Simplesmente vejo-as: nada mais. Ora a gente não é segundo o que vê, somente, mas ao mesmo tempo segundo o que sente, segundo a direção para que vai por uma tendência, que é a expressão exata do eu de cada qual. Percebe esta trapalhada? Creio que é imoralíssima. Em todo o caso, moral ou imoral, é isto o que se dá em mim: ora segundo Hegel, tout ce qui est, est raisonnable. Seja como for, o que é certo é que estou neste momento atacado da náusea da realidade. Não sei que tempo durará o ataque. Não é o primeiro: é uma das minhas alternativas, conforme predomina um ou outro dos dois factores da minha vida moral. Peço-lhe que me diga francamente uma coisa: julga-me incurável? Diga, sem receio de me afligir, o que lhe pareecr, porque eu cheguei à impassibilidade interior dos fatalistas. Mas deixemos este aranzel, no qual há a descontar a impressão que atualmente me do-mina, e a frase (um artista nunca se limpa)”.

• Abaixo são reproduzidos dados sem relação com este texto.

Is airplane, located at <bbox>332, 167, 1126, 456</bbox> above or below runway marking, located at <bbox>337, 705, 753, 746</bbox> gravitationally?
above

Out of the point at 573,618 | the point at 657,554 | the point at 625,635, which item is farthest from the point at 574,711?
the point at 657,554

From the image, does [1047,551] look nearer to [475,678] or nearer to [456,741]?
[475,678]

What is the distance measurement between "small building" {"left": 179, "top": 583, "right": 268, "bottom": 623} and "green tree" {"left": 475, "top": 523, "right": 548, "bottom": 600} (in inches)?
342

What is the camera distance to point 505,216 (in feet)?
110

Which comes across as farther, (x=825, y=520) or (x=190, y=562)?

Quando escreveu esta carta (18-1-1872), Antero atribuía ainda um valor positivo à existência. A Natureza não lhe aparecia como intrinsecamente má e nem sequer como acidentalmente maquiavélica; pelo contrário, continuava confiante na remodelação de uma sociedade indigente de justiça. Pressente-se, porém, a aurora de uma imaginação dolorosa, mas o budismo em que fala, primeiro rebate da desvalorização da vida, não tem ainda consistência doutrinal: é uma espécie de indolência quietista, algo assim que parece semelhar-se à ataraxia sentimental do estoico. Nos anos imediatos, a doença progride, e correlativamente, mormente de 1874 a 1880, opera-se na sua mente uma profunda mutação de ideias. Os sonetos do quarto ciclo (1874-1880) são, como já dissemos, o depoimento desta mutação, a um tempo sentimental e ideológica.

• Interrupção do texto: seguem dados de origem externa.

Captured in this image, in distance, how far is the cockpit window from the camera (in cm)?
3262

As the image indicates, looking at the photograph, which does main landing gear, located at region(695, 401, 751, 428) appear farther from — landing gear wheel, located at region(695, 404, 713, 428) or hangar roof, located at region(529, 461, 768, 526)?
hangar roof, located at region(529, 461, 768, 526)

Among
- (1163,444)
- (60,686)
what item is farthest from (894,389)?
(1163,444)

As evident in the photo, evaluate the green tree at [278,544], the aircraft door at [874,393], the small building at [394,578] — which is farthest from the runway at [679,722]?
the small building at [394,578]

Como escreveu a Oliveira Martins (3-VI-1876), Portugal e o Ocidente surgiam-lhe como sociedades que viviam numa época de decomposição, “uma destas épocas em que a grande crença coletiva se dissolve” e a mente tem de excogitar uma metafísica e “de a procurar sozinho com o suor do seu rosto e a ansiedade do seu coração, para conseguir uma espécie de religião individual, que no fim de contas nunca pode equivaler em firmeza, confiança, serenidade, àquela ampla comunhão espiritual, ideia-sentimento, em que a fraqueza do indivíduo se ampara na potência da colectividade”.

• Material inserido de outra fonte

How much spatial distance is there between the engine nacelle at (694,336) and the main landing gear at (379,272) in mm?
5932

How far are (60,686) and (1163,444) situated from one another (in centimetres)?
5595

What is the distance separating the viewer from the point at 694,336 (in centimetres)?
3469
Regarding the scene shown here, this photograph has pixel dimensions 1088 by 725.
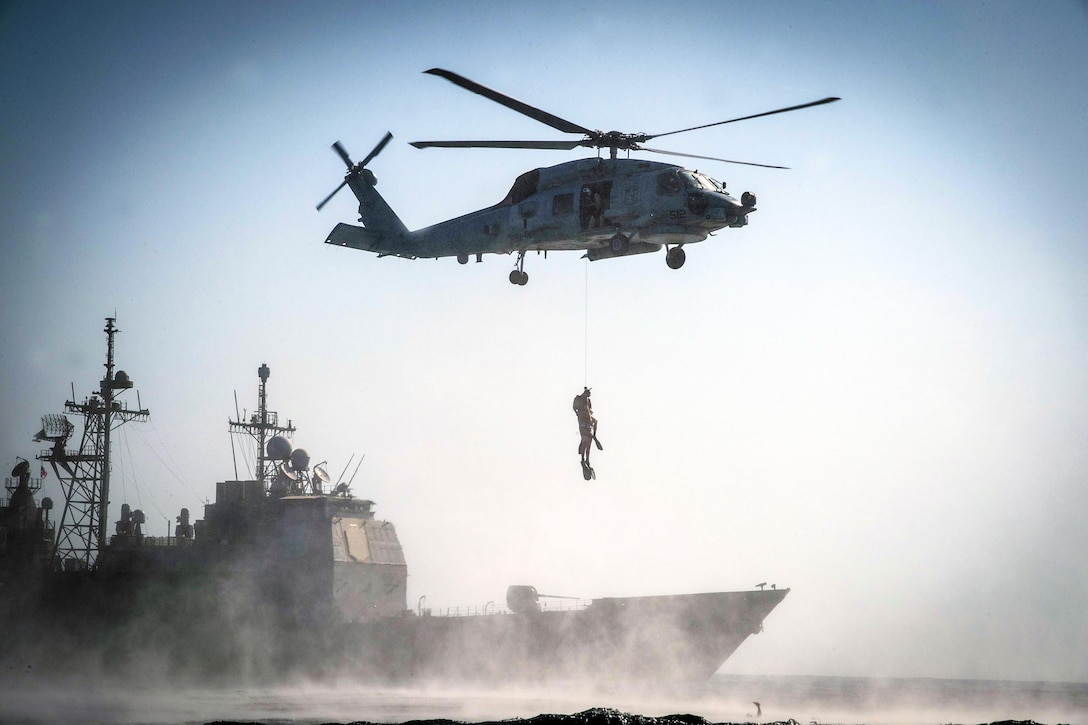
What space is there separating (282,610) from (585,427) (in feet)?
63.1

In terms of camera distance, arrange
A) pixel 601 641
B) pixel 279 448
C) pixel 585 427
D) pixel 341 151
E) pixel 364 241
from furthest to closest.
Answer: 1. pixel 279 448
2. pixel 601 641
3. pixel 341 151
4. pixel 364 241
5. pixel 585 427

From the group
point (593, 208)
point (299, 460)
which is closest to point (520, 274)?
point (593, 208)

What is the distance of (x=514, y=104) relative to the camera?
19.8 metres

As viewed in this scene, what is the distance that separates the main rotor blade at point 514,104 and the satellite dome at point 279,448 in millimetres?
19889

A revolução espanhola de 1868, a Segunda República em França e o alastramento da propaganda e da organização socialista provocavam a curiosidade inquieta, gerando sentimentos de melancólica incerteza e de mal-estar social, que davam alento a todas as tendências eversoras. “... Estudar as condições da transformação política, económica e religiosa da sociedade portuguesa: tal é o fim das Conferências Democráticas”, proclamava o programa das Conferências do Casino (1871), e esta razão sociológica, depressiva pelo desagregar dos vínculos consuetudinários, facilitava um estado de alma onde a dúvida e a negação se insinuavam com brandura.